(PROVIDED INFORMATION)
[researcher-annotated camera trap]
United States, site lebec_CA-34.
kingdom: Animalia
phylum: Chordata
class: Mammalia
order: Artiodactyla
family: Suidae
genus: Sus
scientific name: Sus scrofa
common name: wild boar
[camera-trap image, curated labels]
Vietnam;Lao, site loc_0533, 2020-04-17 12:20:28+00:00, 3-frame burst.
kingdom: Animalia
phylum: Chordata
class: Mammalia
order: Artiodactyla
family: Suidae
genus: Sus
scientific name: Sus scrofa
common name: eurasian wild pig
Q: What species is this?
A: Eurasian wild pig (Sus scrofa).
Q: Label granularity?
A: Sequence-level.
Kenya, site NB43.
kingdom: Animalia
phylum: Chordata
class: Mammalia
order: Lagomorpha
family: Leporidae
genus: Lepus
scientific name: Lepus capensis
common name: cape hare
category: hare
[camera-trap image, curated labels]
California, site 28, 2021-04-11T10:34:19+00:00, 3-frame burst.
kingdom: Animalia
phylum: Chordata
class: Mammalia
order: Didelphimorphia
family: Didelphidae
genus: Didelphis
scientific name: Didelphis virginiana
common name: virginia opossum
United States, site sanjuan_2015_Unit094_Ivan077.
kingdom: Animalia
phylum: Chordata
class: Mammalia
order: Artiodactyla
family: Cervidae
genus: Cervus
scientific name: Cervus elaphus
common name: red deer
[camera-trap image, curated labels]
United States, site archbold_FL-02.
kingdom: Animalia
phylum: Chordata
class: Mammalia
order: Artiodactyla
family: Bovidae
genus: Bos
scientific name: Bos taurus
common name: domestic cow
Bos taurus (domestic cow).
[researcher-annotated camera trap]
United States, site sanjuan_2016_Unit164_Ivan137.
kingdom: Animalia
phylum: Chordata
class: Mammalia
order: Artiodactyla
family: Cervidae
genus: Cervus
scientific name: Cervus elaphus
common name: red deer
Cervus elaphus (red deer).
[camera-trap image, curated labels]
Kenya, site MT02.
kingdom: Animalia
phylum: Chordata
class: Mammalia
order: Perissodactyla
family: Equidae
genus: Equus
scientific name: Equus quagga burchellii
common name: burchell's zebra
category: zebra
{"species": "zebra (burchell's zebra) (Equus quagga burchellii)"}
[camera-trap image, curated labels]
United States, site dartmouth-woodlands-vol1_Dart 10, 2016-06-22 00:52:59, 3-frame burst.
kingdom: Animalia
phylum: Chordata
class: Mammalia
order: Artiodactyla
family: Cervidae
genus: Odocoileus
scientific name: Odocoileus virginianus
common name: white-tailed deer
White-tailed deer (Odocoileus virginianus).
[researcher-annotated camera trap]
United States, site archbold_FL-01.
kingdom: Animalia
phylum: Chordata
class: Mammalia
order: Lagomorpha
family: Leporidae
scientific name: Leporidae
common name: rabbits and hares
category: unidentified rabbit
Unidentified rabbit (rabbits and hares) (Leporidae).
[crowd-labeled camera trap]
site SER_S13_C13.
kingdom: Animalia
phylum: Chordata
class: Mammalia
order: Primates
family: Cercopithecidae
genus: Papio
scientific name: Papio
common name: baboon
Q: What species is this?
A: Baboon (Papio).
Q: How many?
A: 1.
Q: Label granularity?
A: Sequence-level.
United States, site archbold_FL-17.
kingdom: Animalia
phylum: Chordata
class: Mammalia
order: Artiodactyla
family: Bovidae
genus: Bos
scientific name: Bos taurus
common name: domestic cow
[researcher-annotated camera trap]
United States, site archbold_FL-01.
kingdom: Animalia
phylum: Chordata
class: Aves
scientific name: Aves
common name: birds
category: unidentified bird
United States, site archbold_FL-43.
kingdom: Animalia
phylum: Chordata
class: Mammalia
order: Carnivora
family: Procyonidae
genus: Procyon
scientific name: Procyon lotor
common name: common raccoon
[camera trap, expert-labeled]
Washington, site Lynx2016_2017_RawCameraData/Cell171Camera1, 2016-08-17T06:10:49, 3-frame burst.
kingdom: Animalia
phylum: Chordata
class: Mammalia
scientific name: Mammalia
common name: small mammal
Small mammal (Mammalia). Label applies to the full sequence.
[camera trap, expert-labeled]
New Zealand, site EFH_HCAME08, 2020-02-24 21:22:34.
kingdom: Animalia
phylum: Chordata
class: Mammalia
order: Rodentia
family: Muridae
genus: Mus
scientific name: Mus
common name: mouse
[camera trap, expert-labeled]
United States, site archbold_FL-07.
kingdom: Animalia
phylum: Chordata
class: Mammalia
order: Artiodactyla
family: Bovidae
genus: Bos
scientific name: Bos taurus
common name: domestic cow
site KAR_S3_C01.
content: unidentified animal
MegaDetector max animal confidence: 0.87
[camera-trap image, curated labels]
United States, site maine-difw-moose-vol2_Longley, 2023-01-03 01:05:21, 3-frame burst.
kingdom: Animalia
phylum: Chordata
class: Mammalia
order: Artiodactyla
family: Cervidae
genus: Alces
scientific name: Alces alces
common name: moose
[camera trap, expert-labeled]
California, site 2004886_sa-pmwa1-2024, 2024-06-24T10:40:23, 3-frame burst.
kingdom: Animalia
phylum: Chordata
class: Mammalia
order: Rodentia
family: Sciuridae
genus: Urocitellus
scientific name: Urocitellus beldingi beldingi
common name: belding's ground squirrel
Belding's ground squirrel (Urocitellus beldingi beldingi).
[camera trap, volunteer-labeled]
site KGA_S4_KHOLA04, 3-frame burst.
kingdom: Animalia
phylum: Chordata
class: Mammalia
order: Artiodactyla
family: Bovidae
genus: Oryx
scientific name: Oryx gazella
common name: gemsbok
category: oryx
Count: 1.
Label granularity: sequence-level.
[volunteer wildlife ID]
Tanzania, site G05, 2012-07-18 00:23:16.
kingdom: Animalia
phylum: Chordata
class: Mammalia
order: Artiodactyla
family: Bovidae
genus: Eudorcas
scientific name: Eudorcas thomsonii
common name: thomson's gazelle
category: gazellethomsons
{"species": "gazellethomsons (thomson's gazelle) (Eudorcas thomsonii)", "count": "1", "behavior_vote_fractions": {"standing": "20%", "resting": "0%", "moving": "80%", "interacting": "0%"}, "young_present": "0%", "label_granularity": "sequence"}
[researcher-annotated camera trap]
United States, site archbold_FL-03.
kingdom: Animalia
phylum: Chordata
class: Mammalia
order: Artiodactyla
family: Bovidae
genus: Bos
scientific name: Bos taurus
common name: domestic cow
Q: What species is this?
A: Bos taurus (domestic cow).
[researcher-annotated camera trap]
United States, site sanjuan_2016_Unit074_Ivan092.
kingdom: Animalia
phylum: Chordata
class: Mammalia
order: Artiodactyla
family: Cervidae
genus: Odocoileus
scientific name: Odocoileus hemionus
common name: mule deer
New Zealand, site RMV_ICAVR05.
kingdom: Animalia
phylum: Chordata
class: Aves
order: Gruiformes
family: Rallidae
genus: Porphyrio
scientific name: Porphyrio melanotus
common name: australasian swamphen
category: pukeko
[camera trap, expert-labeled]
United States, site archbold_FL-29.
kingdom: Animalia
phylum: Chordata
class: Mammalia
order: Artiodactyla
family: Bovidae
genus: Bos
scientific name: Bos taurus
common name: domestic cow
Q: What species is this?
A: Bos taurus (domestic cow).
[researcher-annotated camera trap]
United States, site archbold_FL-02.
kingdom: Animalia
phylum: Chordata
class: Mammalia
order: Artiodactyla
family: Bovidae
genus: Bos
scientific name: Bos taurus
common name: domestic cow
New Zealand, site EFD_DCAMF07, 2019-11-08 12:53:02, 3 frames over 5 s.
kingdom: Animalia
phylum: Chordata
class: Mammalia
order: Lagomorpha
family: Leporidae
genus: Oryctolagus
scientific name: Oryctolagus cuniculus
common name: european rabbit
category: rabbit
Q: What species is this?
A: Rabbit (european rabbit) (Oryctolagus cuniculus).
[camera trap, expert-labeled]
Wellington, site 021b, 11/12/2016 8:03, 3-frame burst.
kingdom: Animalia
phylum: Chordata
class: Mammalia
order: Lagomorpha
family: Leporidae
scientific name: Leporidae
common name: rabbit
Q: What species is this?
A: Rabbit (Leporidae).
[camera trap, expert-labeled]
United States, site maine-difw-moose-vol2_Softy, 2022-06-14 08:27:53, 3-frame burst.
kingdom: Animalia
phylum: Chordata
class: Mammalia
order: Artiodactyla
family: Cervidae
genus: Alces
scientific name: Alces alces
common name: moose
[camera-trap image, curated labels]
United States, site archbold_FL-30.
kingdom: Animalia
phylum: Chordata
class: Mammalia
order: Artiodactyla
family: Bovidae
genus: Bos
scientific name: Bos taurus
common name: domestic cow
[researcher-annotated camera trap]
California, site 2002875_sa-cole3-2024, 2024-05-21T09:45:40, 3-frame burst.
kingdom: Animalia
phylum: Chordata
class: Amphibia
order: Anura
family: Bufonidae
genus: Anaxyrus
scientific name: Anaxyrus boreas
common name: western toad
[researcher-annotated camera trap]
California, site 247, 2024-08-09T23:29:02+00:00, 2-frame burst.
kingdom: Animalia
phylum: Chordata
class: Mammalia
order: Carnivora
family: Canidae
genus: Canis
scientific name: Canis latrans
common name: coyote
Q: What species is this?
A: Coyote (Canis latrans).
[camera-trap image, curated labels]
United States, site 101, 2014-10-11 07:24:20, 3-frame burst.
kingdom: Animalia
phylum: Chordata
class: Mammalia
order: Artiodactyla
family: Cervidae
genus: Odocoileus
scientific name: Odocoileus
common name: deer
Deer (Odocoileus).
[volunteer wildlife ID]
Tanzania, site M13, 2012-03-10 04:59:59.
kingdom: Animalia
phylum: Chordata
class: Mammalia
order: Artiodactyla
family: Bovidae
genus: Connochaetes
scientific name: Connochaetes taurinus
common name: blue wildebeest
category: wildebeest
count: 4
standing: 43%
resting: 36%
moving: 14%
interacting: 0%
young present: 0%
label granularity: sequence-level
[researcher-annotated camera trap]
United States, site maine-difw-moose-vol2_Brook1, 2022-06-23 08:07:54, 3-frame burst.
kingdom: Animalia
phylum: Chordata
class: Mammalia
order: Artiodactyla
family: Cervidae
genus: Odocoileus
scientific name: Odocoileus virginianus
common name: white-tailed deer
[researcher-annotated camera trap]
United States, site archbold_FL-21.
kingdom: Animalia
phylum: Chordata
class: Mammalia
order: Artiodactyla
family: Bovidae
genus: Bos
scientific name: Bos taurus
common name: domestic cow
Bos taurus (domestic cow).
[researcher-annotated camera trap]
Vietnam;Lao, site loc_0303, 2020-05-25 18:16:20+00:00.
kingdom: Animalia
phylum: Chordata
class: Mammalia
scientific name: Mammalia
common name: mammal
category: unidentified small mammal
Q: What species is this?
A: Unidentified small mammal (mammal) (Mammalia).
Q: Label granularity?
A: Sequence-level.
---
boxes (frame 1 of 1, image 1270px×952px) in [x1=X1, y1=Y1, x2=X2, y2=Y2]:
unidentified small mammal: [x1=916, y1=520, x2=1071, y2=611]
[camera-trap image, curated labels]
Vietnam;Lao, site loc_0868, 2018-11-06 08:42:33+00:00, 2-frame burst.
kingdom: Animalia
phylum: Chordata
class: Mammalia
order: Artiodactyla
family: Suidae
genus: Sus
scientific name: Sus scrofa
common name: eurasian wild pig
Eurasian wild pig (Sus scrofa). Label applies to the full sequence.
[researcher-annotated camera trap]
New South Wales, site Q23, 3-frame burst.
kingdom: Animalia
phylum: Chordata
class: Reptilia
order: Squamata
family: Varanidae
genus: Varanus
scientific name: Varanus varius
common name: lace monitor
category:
(End PROVIDED INFORMATION)
DESCRIPTION OF THE TASK: Work through the data line by line and state how many lines have the string "thomsonii"; add nothing else.

WORKED SOLUTION: 2